The FTC withdrew its August 2017 administrative complaint and proposed consent agreement with Uber Technologies, Inc. (Uber) and issued a revised complaint against Uber Technologies, Inc. Uber has accepted a revised proposed consent agreement which will be subject to public comment for 30 days.
As noted in a previous blog post, “Do What You Say and Say What You Do,” the FTC’s August 2017 Uber consent agreement resolved allegations that Uber had failed to live up to its claims that it closely monitored employee access to rider and driver data and that it used reasonable measures to secure personal information stored on a third-party cloud provider’s servers. The previous consent agreement focused on conduct that occurred in late 2014.
Before the FTC issued the consent in final form, the FTC learned that Uber failed to disclose a significant breach of consumer data that occurred in 2016 while the FTC investigation was underway.
The revised complaint details the 2016 data breach of consumer data stored in Uber’s Amazon cloud-based S3 Datastore. Specifically, it describes how intruders downloaded 16 files from the Datastore that contained unencrypted consumer personal information relating to U.S. riders and drivers. This included, among other things unencrypted personally identifying information (PII) of over 25 million names and email address, over 22 million names and mobile phone numbers, and over 600,000 names and driver’s license numbers. The attackers gained access by utilizing an access key that Uber engineers used to access the S3 Datastore, which was located by the attackers in plain text in a web-based repository for computer code. According to the revised complaint, “Uber did not have a policy prohibiting engineers from reusing credentials and did not require engineers to enable multi-factor authentication” when accessing the private repositories. This allowed the attackers to use passwords that were exposed in prior data breaches to access the repositories and find the access key.
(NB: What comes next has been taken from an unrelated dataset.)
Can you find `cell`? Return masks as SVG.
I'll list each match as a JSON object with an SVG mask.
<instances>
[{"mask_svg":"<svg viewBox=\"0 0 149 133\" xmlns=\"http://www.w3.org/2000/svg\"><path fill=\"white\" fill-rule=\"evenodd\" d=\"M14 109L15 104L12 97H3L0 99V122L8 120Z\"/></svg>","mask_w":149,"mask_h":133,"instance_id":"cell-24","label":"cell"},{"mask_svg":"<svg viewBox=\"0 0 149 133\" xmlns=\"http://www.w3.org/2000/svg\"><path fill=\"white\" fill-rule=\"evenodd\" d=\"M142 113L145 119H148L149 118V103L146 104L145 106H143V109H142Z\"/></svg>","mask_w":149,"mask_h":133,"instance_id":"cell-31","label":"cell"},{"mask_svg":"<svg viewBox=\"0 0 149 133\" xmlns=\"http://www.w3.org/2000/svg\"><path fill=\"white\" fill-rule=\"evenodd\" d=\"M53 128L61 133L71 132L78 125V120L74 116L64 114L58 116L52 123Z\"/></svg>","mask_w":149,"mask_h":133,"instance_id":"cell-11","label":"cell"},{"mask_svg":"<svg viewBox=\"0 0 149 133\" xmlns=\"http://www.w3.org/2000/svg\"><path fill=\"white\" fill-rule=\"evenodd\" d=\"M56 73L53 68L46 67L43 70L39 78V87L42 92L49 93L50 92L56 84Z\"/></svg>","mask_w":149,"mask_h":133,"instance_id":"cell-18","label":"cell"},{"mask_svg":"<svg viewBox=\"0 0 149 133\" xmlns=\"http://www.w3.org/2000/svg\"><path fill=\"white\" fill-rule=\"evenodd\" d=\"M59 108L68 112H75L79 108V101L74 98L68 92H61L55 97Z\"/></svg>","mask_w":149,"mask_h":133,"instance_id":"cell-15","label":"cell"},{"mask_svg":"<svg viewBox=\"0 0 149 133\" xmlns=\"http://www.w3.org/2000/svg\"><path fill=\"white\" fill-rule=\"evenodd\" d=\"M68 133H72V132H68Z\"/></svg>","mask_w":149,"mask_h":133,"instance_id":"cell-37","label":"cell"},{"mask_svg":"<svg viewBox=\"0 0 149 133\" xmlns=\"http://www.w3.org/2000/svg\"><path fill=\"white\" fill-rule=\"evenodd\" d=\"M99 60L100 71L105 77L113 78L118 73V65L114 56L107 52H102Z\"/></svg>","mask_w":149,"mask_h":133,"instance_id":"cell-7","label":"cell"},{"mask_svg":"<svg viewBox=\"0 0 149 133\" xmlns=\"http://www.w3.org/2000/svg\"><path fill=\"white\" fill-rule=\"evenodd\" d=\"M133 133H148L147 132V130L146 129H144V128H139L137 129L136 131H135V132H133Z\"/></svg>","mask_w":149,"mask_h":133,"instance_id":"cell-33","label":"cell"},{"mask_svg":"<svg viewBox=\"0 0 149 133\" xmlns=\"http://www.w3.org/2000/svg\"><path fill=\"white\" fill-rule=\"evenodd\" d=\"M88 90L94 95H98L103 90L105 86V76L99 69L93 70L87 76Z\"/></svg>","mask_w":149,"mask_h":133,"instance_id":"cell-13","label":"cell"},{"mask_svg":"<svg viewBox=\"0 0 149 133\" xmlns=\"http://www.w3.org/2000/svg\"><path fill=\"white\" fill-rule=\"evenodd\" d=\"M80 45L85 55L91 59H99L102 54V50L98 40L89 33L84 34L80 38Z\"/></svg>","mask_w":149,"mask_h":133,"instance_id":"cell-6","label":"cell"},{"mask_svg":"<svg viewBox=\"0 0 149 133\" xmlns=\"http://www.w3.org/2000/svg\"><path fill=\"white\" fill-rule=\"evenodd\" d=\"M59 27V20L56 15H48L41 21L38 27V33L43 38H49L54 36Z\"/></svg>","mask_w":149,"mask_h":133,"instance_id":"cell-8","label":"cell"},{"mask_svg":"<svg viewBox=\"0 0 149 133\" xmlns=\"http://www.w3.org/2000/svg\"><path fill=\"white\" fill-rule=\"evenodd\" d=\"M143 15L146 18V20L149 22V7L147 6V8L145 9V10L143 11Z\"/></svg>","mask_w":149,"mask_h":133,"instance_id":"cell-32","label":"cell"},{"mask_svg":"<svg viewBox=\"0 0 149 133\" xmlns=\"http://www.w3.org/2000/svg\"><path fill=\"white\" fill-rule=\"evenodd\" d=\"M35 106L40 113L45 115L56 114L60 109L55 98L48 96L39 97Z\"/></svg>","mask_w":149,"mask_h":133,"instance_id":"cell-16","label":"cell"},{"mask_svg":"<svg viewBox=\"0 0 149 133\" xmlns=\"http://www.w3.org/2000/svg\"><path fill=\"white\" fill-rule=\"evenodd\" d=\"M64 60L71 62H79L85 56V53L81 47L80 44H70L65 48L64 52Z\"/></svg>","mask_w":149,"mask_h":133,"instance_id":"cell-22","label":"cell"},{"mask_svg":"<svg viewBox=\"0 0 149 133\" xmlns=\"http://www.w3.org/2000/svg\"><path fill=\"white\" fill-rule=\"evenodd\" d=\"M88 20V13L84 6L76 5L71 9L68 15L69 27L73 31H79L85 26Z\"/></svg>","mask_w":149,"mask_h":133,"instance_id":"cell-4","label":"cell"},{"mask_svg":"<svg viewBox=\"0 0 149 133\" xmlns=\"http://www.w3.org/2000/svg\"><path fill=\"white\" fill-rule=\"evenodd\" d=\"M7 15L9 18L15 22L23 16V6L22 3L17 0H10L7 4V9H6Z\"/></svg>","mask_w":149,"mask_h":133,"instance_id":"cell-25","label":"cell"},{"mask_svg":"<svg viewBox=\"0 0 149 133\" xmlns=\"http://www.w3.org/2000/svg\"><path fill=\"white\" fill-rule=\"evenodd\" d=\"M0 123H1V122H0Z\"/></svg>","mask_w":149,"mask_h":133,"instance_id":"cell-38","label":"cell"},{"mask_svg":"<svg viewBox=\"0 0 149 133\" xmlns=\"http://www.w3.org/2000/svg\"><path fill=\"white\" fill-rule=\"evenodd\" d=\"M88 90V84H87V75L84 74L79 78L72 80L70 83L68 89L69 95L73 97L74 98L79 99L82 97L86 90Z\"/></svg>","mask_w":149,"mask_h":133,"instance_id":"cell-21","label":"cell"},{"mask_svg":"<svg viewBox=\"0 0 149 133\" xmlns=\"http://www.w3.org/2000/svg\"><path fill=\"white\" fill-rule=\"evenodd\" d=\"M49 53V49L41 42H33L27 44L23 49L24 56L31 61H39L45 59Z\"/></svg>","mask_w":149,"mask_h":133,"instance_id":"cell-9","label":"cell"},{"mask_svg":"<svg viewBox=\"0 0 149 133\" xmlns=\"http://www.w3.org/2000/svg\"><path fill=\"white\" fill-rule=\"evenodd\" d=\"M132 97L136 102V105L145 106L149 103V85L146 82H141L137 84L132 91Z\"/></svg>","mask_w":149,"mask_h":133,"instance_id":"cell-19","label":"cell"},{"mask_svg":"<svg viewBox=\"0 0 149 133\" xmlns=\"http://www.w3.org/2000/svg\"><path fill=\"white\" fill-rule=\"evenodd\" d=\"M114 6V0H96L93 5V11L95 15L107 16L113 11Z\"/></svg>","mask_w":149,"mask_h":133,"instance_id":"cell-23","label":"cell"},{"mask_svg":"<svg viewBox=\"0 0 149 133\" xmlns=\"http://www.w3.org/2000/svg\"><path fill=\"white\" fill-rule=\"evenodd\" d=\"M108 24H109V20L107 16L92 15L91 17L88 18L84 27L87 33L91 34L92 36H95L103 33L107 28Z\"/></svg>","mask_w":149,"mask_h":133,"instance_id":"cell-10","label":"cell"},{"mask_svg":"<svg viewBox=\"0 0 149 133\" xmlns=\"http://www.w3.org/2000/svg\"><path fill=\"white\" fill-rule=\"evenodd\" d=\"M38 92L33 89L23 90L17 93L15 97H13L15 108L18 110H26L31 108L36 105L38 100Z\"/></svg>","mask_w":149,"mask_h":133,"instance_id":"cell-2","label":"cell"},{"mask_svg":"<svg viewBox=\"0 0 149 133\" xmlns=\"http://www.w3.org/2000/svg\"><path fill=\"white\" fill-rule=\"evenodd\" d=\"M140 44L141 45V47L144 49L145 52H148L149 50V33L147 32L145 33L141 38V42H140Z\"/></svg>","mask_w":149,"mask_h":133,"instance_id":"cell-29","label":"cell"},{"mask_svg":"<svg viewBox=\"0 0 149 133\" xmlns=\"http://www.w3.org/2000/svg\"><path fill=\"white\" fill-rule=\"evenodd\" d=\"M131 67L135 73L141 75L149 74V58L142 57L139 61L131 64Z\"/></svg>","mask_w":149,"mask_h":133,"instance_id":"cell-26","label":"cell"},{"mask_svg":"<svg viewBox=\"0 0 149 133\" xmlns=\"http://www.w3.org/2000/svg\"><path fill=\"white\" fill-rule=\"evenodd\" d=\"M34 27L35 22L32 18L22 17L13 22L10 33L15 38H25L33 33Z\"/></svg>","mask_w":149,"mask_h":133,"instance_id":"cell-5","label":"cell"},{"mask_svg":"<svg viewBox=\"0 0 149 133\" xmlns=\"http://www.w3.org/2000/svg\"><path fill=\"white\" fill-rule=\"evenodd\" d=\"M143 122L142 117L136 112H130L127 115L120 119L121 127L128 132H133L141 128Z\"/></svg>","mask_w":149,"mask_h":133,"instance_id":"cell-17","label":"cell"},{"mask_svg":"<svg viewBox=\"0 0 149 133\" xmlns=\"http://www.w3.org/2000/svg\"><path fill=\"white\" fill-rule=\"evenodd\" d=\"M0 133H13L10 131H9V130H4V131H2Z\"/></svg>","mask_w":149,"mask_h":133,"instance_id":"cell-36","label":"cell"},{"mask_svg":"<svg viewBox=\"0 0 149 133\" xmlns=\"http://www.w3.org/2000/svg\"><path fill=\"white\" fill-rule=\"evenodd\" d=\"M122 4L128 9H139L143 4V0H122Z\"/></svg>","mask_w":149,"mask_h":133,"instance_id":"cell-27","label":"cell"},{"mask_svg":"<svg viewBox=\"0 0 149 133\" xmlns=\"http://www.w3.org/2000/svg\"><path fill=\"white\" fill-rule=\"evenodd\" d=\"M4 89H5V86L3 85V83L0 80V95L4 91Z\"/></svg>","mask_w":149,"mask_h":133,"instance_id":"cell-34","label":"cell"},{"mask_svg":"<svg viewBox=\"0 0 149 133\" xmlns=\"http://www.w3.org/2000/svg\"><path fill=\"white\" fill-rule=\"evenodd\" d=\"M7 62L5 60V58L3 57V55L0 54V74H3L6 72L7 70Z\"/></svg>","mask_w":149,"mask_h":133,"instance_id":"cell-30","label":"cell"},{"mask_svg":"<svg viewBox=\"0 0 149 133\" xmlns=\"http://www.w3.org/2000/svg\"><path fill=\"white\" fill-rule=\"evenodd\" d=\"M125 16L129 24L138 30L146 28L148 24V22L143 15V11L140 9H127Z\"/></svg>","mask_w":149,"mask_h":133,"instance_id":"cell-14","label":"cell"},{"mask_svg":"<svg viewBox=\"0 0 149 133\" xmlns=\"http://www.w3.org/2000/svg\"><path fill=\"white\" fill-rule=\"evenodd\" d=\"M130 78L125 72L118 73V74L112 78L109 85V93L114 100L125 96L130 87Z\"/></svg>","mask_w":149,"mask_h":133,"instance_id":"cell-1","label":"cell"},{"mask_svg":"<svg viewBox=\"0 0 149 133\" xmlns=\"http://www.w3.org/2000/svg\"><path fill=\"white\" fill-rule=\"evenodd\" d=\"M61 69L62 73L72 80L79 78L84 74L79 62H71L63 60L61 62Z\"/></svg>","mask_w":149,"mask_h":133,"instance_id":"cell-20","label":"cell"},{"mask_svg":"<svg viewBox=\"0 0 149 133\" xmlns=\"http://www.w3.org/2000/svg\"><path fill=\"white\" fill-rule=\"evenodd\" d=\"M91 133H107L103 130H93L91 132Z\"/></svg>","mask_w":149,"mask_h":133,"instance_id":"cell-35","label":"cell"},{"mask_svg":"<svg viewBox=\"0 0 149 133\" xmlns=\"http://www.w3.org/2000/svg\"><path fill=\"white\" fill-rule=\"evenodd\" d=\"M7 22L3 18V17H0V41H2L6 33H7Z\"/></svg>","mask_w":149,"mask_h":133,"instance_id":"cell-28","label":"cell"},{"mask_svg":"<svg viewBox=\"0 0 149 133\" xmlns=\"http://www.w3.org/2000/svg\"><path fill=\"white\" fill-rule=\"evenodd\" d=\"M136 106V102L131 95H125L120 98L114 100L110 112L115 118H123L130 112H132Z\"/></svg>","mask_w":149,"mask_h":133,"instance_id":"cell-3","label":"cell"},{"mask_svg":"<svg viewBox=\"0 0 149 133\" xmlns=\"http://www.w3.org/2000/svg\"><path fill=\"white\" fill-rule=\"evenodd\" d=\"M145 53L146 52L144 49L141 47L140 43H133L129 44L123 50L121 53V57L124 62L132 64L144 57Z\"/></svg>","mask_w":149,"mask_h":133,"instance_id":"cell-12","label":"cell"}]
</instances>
The revised complaint further describes that Uber discovered the 2016 breach after one of the attackers contacted Uber and demanded a six-figure payout. Although the attackers “maliciously exploited” the uncovered PII, Uber paid the attackers the $100,000 through the third party that administers the company’s “bug bounty” program. The program was originally created to pay financial reward in exchange for the responsible disclosure of security vulnerabilities. Uber did not disclose the breach to the FTC until November 2017, more than a year after its discovery.
The revised consent order includes a definition of “covered incident” and a new provision that requires Uber to report such incidents to the FTC along with any notice required by any federal, state, or local government entity. The requirement to report breaches to the FTC is similar to the HIPAA statutory scheme that requires that certain breaches be reported to HHS’s Office of Civil Rights.
The revised order is broadened to require that Uber submit all the reports from the required third-party audits of Uber’s privacy program rather than only the initial report to the FTC. Finally, certain of the recordkeeping requirements have been extended from three to five years and must also provide all copies of subpoenas and other communications with law enforcement related to compliance with the order and all records which call into question Uber’s compliance with the order.
It is very unusual for the FTC to take the action it has taken with Uber. Had the ink been dry and the order final, it is possible that the facts surrounding the 2016 breach would have been found to violate the order. If the FTC had determined that the order was violated, it would be able to seek civil penalties. Instead, the FTC broadened the complaint allegations and the order. It should be noted that the commission has requested that U.S. Congress grant it civil penalty authority for data security breaches.